Definition - What does Reasonable Cause Testing mean?Reasonable cause testing in the workplace refers to selectively performing a drug or alcohol test on an employee because an authorized supervisor, or other credible party, has reason to believe that the individual is under the influence of drugs or alcohol. Unlike random drug testing, in which testing is conducted without any individual suspicion of drug or alcohol use, reasonable cause testing is only permitted in instances where this suspicion exists.
SureHire explains Reasonable Cause Testing
The standard of reasonableness required and who makes order an employee to submit to testing are defined by each company’s policies, practices, and contractual agreements with employees and labor unions. In addition, state and federal law may impose requirements on when and how reasonable cause testing in the workplace may be conducted. In most instances, a determination of reasonable cause will require direct observation and identification of the behavior, appearance, or conduct of an employee giving rise to the observer’s suspicion. Rumors of drug or alcohol use and “gut feelings” are not sufficient to justify reasonable cause testing.
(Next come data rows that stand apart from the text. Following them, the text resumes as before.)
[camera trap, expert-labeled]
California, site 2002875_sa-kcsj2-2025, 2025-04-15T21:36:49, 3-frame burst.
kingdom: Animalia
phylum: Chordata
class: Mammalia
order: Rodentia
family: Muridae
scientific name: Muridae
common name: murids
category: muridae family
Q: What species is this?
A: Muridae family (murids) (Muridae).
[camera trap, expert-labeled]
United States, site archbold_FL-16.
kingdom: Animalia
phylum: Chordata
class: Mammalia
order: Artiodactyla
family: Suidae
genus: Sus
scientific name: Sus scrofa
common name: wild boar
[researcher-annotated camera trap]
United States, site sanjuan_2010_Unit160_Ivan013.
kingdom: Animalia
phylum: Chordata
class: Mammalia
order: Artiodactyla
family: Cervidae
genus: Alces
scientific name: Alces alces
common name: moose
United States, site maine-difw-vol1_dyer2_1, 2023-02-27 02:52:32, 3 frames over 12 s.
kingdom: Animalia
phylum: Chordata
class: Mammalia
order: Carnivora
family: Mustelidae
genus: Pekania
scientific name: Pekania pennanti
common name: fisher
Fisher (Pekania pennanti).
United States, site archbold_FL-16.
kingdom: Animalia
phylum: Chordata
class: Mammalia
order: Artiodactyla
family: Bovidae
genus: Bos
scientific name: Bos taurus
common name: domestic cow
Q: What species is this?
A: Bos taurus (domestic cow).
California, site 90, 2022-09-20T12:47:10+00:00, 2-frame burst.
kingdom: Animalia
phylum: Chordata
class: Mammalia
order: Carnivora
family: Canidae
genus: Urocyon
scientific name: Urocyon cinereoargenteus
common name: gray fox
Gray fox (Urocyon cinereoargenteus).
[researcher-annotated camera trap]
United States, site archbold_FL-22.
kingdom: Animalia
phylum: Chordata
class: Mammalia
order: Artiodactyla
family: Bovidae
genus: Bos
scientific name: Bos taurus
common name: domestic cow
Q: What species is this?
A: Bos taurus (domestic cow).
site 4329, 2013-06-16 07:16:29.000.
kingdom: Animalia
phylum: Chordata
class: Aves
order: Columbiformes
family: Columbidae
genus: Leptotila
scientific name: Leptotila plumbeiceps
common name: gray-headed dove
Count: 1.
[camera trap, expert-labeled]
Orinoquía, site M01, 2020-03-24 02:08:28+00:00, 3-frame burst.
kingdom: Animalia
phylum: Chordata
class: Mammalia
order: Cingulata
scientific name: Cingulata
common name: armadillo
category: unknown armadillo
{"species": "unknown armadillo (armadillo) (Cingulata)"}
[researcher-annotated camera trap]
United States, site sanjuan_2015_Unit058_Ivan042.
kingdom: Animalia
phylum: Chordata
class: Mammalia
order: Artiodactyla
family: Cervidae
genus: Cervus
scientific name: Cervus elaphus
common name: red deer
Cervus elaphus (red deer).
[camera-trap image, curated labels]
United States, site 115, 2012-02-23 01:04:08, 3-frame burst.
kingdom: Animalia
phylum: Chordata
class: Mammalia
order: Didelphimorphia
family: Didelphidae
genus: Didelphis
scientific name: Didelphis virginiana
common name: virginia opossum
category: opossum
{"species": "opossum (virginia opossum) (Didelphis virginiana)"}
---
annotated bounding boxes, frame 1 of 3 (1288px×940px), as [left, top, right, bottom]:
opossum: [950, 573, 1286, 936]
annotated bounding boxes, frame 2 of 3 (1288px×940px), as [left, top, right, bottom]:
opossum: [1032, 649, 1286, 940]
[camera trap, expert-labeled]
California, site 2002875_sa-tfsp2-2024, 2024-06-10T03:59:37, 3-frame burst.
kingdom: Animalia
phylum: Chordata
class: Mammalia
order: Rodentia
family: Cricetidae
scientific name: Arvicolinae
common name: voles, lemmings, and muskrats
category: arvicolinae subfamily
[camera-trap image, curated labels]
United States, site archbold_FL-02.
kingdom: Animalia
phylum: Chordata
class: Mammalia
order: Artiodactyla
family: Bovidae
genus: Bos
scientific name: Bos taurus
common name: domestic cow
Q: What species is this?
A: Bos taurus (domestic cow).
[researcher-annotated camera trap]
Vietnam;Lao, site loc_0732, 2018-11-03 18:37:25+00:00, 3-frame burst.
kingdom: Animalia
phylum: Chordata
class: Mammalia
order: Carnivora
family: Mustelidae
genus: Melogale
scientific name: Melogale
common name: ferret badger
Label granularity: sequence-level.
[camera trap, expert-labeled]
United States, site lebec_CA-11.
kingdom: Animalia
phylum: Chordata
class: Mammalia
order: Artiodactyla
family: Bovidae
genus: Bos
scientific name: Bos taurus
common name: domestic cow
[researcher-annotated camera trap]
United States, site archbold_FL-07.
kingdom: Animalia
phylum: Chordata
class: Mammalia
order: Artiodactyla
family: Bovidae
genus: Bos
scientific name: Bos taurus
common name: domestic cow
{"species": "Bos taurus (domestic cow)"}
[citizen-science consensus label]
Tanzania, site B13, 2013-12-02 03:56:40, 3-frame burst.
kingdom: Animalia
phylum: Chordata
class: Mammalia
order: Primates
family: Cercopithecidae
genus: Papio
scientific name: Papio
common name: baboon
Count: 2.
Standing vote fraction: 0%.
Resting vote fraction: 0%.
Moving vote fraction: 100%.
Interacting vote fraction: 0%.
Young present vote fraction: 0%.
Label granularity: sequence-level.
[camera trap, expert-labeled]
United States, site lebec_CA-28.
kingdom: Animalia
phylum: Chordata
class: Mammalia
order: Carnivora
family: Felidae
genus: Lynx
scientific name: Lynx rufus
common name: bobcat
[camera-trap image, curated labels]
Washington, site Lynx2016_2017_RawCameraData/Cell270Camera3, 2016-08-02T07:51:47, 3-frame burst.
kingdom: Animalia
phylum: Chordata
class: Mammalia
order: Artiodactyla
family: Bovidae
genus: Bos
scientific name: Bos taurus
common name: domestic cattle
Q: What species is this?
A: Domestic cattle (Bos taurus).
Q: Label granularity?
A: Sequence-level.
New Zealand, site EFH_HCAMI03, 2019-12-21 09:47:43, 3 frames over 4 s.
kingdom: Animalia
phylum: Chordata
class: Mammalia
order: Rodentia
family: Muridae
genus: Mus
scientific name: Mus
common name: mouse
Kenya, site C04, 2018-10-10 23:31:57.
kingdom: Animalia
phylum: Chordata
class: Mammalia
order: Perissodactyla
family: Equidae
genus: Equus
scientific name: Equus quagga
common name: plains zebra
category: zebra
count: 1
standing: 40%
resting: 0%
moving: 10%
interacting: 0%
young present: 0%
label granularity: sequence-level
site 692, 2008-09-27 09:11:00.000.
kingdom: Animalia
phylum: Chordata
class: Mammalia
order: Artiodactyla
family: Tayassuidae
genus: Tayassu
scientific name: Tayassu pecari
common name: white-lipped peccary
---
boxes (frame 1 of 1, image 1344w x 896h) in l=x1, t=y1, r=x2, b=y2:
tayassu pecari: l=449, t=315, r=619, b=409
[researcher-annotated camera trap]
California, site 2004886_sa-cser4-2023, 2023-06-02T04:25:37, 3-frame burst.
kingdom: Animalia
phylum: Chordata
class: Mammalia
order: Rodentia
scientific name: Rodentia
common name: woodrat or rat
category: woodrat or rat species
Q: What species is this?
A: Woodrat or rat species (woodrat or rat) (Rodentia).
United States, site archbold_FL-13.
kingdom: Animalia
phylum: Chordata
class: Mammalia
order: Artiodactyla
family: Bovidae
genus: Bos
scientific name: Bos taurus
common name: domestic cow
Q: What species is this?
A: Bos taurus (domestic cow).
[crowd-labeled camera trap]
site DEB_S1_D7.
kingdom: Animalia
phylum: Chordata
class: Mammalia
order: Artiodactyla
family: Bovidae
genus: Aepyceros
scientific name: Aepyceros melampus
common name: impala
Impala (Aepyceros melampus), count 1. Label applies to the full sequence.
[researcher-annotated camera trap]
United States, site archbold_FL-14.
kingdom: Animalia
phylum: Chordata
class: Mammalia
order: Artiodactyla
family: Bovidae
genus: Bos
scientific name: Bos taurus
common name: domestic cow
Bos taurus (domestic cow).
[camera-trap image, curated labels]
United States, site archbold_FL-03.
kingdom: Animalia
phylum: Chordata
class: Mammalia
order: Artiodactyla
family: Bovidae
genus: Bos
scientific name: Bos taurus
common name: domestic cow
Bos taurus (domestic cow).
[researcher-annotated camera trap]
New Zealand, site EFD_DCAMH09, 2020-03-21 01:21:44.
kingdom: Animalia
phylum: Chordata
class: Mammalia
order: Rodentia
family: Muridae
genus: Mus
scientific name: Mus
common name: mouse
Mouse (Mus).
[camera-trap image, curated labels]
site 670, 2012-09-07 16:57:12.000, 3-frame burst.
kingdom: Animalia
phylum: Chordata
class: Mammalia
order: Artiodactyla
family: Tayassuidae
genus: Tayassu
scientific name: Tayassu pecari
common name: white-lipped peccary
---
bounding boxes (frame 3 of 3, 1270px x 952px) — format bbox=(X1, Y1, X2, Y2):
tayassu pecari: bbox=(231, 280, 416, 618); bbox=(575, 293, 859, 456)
Employers must adhere to all state and federal laws when conducting reasonable cause testing in order to avoid claims of discrimination or other legal ramifications.
Federal Department of Transportation (DOT) guidelines require reasonable cause testing for drug or alcohol use for covered employees, those engaged in safety-sensitive transportation-related tasks, under certain defined circumstances. These rules further require that supervisors or other designated employees must undergo specific training to learn the signs and symptoms associated with drug or alcohol use to be qualified to make a reasonable cause determination. The amount and type of training vary slightly among DOT agencies.
Because the use of alcohol is legal, a reasonable cause test for alcohol use may be ordered only when an employee appears to be under the influence immediately before, during, or just after the performance of safety-sensitive duties. In contrast, reasonable cause testing for suspected drug use may be conducted at any time a trained observer believes an employee has used illegal drugs. Whenever an employee is identified for reasonable cause testing, he or she will be removed from any safety-sensitive duties until the testing process has been completed.